NOTE ALSO: "Other people" includes internet sources.
If the collaboration policy has been violated in any way, regardless of intent, then it may be an academic dishonesty case, and it will be referred to the Associate Dean for Academic Affairs. I am required to make this report in every occurrence, so it is best to speak with me first if there are any questions about the policy or expectations. You should feel free to have these conversations with me anytime prior to making your submission without fear of penalty.
On a more personal note, though a willful violation of academic honesty may seem merely transactional to a student, faculty take violations very personally, as they are disrespectful to the time and effort we put into our courses. I would also like to emphasize that your reputation is much more important than your grades. The recommendations we as faculty write go a long way, and we are much happier to write positive recommendations for students with lower grades who show grit and growth than we are to write recommendations for students with higher grades who have cheated.
Other Resources / Policies
Accommodations
In addition to our general awareness diversity, Ursinus College is also committed to providing reasonable accommodations to students with disabilities. Students with a disability should contact the Directory of Disability Services ASAP. Dolly Singley is located in the Center for Academic Support in the lower level of Myrin Library. Visit this link for more information on the process. I will do my best to accommodate your requests, and they will be kept completely confidential.
One on One Tutoring
One on one tutoring for up to two hours per week is available through the institute for student success. Please click here to fill out a Qualtrics survey if you'd like to take advantage of this.
Let's Talk
Mental health care is increasingly recognized as a crucial service for the undergraduate population. Please visit this link for more information about complementary counseling services provided by the college. The Wellness Center has a virtual drop-in crisis hour at 2-3 pm each weekday, which is available for students in crisis who need to be seen immediately by a clinician. If you are still hesitant to go, take me (Professor Tralie) as an example of someone who has benefited greatly from talk therapy in the past. I am happy to discuss this in office hours in more detail.
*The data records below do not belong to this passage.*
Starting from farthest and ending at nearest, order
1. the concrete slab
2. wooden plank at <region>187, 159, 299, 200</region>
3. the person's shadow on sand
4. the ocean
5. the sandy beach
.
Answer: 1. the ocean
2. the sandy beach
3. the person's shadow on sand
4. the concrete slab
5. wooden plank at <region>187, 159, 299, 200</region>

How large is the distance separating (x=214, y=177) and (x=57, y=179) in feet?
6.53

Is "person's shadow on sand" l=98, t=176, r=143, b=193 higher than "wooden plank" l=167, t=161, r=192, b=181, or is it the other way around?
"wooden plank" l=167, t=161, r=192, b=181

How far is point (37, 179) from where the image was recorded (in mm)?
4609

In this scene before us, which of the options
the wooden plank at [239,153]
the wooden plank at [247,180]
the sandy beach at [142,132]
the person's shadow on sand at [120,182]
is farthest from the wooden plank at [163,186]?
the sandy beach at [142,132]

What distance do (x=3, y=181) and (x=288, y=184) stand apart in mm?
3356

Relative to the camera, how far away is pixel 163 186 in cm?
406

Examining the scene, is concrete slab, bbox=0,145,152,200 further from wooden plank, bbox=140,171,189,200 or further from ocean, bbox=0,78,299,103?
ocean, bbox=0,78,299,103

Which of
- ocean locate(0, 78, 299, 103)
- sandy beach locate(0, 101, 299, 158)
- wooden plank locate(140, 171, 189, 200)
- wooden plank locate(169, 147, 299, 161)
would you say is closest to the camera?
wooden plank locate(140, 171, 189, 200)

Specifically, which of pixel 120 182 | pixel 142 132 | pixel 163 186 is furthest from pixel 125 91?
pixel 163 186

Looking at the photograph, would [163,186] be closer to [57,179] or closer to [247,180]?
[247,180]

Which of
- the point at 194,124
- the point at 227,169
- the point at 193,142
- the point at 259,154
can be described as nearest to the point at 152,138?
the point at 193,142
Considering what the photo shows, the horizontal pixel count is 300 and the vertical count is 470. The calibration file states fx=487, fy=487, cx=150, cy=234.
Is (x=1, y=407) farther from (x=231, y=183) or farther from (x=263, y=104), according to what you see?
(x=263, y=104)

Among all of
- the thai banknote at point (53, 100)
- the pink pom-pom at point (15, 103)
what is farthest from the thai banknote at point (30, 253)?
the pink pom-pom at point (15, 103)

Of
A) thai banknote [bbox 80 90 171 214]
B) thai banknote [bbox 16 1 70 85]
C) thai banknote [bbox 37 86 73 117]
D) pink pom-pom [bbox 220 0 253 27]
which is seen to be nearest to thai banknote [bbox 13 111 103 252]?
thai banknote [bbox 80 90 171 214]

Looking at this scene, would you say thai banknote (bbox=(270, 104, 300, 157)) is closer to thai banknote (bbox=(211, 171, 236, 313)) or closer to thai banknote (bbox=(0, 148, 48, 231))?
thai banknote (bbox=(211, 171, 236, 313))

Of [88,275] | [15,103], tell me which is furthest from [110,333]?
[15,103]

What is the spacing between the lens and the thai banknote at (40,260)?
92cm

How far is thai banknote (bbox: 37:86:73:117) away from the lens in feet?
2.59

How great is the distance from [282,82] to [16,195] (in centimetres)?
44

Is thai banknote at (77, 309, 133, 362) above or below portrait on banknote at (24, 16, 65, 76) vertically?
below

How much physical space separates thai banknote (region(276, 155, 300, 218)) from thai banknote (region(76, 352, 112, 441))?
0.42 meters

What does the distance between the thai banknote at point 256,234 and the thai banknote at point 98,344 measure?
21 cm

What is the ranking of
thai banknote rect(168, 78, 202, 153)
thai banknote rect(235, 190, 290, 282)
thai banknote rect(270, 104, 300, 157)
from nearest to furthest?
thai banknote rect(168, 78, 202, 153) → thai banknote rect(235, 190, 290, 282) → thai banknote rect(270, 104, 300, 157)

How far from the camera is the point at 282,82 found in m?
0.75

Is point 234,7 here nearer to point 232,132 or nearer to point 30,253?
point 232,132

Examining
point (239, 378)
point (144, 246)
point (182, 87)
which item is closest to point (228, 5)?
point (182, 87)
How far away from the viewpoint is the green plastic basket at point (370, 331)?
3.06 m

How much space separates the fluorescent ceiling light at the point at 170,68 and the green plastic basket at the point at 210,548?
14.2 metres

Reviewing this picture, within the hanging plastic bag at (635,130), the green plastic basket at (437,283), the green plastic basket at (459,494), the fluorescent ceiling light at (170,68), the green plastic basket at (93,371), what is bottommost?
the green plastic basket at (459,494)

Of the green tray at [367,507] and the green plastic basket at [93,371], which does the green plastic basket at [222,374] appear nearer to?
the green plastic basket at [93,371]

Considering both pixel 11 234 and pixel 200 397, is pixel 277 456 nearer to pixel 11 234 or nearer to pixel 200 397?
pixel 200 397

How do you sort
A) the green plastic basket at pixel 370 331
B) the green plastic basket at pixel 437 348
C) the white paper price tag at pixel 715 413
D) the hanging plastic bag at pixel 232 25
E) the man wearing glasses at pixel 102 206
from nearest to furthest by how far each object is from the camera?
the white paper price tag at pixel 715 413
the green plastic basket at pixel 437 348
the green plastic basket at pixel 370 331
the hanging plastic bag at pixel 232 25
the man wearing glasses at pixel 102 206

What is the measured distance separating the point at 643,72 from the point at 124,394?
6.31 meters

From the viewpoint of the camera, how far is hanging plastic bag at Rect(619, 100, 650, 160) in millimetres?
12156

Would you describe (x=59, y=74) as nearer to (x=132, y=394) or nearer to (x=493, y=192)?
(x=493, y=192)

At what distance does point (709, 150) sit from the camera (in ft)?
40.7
Beyond that, please have a look at this document for a variety of resources related to mental health at Ursinus.
Finally, be aware that there are resources outside of mental health care proper to address some core sources of mental stress and strain, such as time management and writing at the Institute for Student Success and the Center for Writing And Speaking.
Title IX
Title IX is a federal law, under which it is prohibited to discriminate on the basis of gender. The Title IX Coordinator is available to receive inquiries and to investigate allegations in this regard.
Inclement Weather Policy
In the event that the College closes due to inclement weather or other circumstances, our in-person class sessions, drop-in office hours, or other meetings will not be held. I will contact you regarding our plan with regard to rescheduling the class or the material, any assignments that are outstanding, and how we can move forward with the material (for example, any readings or remote discussions that we can apply). If necessary, I may schedule online virtual sessions in lieu of class sessions, and will contact you with information about how to participate in those. I will communicate this plan to the department so that it can be posted on my office door if it is feasible to do so. This policy and procedure will also apply in the event that the College remains open but travel conditions are hazardous or not otherwise conducive to holding class as normal. Should another exigent circumstance arise (for example, illness), I will follow this policy and procedure as well.